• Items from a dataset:
>> Begin
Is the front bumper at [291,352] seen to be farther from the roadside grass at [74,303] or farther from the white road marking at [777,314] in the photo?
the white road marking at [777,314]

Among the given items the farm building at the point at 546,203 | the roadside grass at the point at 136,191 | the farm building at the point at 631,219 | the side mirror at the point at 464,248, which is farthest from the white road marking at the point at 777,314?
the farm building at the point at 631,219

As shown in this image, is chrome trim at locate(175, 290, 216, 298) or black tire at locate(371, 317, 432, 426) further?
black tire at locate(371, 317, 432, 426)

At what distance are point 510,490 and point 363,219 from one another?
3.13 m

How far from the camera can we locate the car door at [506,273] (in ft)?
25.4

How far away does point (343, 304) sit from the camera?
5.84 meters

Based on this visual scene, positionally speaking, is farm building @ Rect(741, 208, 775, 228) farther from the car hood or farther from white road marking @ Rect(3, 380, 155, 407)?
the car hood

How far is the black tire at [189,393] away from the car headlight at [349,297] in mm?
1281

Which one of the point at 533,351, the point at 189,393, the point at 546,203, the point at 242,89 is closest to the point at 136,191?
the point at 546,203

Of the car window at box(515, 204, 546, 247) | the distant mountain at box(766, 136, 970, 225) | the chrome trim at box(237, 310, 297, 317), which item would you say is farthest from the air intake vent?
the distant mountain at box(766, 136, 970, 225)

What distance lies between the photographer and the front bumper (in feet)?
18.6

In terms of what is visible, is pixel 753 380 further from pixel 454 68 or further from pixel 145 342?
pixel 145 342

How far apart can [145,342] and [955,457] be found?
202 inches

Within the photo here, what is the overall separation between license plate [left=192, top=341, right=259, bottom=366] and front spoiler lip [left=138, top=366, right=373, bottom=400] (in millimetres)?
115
>> End
• Task goal: Give every line from the one containing "Which one of" through the final line of the items, inclusive, as a JSON list of strings with one string per line. Leave out blank lines.

• Final answer:
[
  "Which one of the point at 533,351, the point at 189,393, the point at 546,203, the point at 242,89 is closest to the point at 136,191?",
  "the point at 546,203",
  "Of the car window at box(515, 204, 546, 247) | the distant mountain at box(766, 136, 970, 225) | the chrome trim at box(237, 310, 297, 317), which item would you say is farthest from the air intake vent?",
  "the distant mountain at box(766, 136, 970, 225)",
  "What distance lies between the photographer and the front bumper (in feet)?",
  "18.6",
  "In terms of what is visible, is pixel 753 380 further from pixel 454 68 or further from pixel 145 342?",
  "pixel 145 342",
  "How far apart can [145,342] and [955,457] be found?",
  "202 inches",
  "Within the photo here, what is the overall separation between license plate [left=192, top=341, right=259, bottom=366] and front spoiler lip [left=138, top=366, right=373, bottom=400] (in millimetres)?",
  "115"
]